**Requirement:**
Write out the part of the records that opens with the line containing "How far is [129,93] from the shooting point?" and closes with the line containing "which is farthest", copying each line exactly as it stands.

**Exercise inputs:**
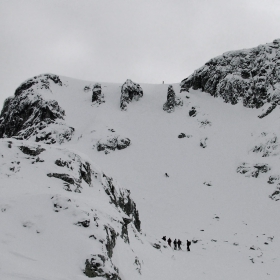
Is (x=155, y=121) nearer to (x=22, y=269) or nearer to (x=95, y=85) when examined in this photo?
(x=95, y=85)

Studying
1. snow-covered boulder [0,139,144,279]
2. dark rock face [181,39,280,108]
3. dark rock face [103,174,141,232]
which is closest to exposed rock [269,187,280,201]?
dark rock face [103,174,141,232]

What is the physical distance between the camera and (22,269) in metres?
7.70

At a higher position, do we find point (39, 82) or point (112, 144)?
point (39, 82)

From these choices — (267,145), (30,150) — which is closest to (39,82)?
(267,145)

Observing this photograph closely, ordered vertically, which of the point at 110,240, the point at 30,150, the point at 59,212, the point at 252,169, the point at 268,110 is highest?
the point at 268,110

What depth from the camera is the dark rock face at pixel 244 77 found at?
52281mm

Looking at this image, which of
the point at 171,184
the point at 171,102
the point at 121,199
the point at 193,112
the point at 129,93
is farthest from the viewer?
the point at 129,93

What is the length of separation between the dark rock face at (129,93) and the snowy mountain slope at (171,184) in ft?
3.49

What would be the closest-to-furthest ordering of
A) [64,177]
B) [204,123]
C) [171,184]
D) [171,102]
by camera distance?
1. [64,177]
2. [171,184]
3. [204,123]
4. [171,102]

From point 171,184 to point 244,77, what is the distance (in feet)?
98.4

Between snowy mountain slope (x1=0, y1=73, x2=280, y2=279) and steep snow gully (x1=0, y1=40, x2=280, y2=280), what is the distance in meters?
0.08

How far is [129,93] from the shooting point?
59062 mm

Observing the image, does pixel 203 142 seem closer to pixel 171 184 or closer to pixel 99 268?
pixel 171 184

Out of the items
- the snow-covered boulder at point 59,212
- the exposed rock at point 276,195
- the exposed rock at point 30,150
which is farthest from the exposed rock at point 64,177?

---

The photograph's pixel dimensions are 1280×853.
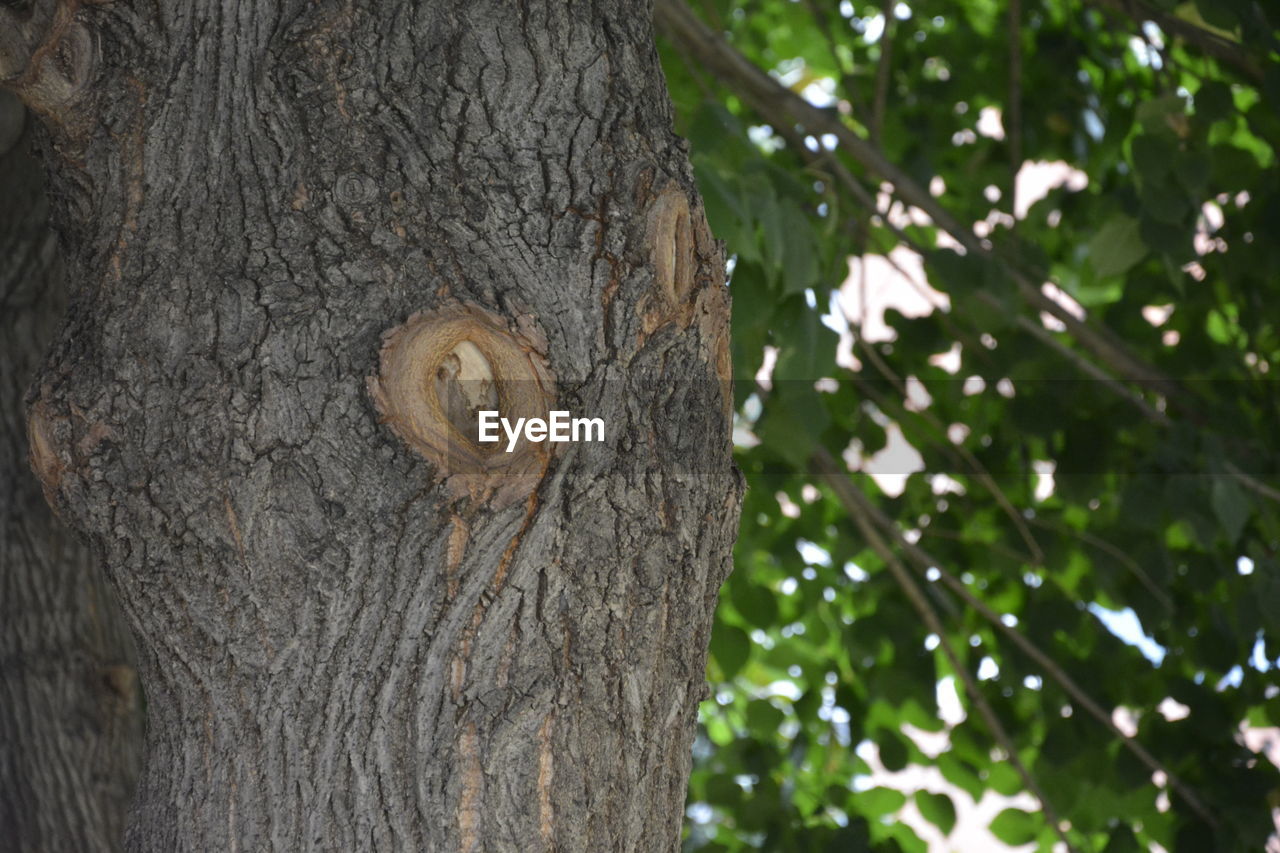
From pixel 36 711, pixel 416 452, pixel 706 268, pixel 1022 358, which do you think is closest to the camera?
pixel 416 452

**Task result:**
How far is [129,93] from the shooting point?
59062 mm

Observing the image, does pixel 203 142 seem closer to pixel 171 184 or closer to pixel 99 268?
pixel 171 184

Out of the items
- the snow-covered boulder at point 59,212
- the exposed rock at point 276,195
- the exposed rock at point 30,150
which is farthest from the exposed rock at point 64,177?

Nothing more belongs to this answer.